The company’s high share value was based largely on preorders for trucks that don’t exist yet. Partnerships with established businesses like German tech company Bosch, French electrolysis company NEL Energy, and American brewer Anheuser-Busch lent the project legitimacy, although many now say this was an act of smoke and mirrors. Milton advertised the Anheuser-Busch partnership in September 2019 by riding out to a photo op in a wagon pulled by Budweiser’s signature Clydesdales. Two months later, the companies announced that Anheuser-Busch had completed its first “zero-emission beer delivery” in St. Louis, using a prototype of the Nikola Two hydrogen-electric truck. The Hindenburg report has now thrown the details of such prototype announcements into question.

Earlier this month—just before the Hindenburg report—Nikola announced a new partnership with General Motors, with GM taking a $2 billion, 11 percent ownership stake in the start-up that’ll grant Nikola access to GM’s hydrogen technology in order to “engineer, validate, homologate and build” battery electric and fuel cell versions of Nikola’s Badger pickup truck. According to the Financial Times, however, the majority of the deal is about Nikola buying hydrogen fuel cells—news that would seem to suggest Nikola’s own hydrogen fuel cells are not, in fact, ready for cost-effective mass production. The Hindenburg report also alleged that Milton appointed his brother Travis to serve as “Director of Hydrogen Production/Infrastructure,” despite his appearing to have no experience in the field.

It’s hard to know how this story will play out in the coming weeks and months;  for now, the degree to which Nikola actually developed the technology it claimed to have developed is unclear. Many, however, are already comparing Nikola to Theranos, the much-hyped blood-testing firm with an iconoclast CEO that inked lucrative deals with companies like Walgreens and Safeway before its elaborate claims about proprietary technology turned out to be a lie. As with Theranos, it’s too easy to heap all the responsibility for Nikola’s potential implosion onto an idiosyncratic young founder. Like rapid small-volume blood testing, zero-carbon ground shipping is well worth rooting for. The disasters came in part from the financial world’s presumptive trust in shiny claims from charismatic executives.

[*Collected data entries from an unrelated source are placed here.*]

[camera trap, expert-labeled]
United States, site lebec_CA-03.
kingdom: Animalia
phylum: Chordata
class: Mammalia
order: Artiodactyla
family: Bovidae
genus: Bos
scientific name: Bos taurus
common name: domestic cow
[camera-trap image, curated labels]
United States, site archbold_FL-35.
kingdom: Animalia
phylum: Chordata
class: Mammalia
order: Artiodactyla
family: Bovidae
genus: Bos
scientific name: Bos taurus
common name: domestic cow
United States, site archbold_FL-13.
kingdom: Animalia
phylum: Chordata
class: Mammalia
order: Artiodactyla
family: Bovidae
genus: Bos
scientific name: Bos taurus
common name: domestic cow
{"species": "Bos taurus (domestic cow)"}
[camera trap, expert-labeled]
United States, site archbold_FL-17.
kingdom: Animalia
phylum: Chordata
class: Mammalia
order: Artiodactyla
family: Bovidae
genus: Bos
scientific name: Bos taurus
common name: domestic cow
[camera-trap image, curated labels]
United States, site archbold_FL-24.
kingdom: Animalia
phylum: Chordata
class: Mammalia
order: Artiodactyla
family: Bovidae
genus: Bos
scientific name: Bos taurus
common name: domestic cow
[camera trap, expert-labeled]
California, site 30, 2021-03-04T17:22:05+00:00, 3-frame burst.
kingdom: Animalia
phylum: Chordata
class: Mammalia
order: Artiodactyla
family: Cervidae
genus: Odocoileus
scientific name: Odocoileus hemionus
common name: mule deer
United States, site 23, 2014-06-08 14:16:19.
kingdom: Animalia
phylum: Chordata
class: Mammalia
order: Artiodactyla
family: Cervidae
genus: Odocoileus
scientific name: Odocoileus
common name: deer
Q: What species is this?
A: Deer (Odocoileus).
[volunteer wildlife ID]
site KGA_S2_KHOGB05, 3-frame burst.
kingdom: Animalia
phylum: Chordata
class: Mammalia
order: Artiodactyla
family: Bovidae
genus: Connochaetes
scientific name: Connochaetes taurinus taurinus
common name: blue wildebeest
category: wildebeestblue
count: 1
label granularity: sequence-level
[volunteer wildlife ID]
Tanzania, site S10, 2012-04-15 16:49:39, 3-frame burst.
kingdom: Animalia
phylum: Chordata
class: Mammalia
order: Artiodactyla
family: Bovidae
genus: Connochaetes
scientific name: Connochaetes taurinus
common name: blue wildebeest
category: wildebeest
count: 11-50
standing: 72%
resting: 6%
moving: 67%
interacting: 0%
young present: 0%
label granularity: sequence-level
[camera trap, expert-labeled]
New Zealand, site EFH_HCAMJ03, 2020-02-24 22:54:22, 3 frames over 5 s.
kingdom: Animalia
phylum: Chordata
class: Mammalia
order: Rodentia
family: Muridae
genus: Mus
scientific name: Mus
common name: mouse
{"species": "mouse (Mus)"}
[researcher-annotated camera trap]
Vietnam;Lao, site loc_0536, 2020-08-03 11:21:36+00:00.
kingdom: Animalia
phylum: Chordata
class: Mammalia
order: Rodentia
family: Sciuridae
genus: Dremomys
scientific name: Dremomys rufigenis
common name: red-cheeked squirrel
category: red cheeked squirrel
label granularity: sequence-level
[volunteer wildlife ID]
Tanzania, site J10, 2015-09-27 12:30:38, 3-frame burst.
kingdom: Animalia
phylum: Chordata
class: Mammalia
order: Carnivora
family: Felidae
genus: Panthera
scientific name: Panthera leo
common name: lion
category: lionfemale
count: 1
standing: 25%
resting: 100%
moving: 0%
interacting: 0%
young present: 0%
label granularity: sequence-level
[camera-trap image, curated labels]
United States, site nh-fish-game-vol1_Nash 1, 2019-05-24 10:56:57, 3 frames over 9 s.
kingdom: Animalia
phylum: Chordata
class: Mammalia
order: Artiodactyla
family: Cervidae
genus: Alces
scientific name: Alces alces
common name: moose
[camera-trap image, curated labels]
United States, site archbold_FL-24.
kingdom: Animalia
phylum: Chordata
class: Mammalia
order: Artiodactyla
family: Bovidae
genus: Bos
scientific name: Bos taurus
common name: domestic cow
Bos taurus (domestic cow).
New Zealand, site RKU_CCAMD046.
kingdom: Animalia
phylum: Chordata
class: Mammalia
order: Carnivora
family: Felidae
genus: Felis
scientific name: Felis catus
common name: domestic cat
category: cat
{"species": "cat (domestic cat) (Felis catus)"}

While Nikola has yet to generate any meaningful revenue, theoretically it could still, under new leadership, start producing and selling successful hydrogen vehicles in the years to come. Despite the company’s rocky start, that would be a good thing for a world in desperate need of low-carbon shipping. Currently, the Nikola story is one more piece of evidence that start-up founders aren’t the climate saviors they and their rich, gullible investors seem to think.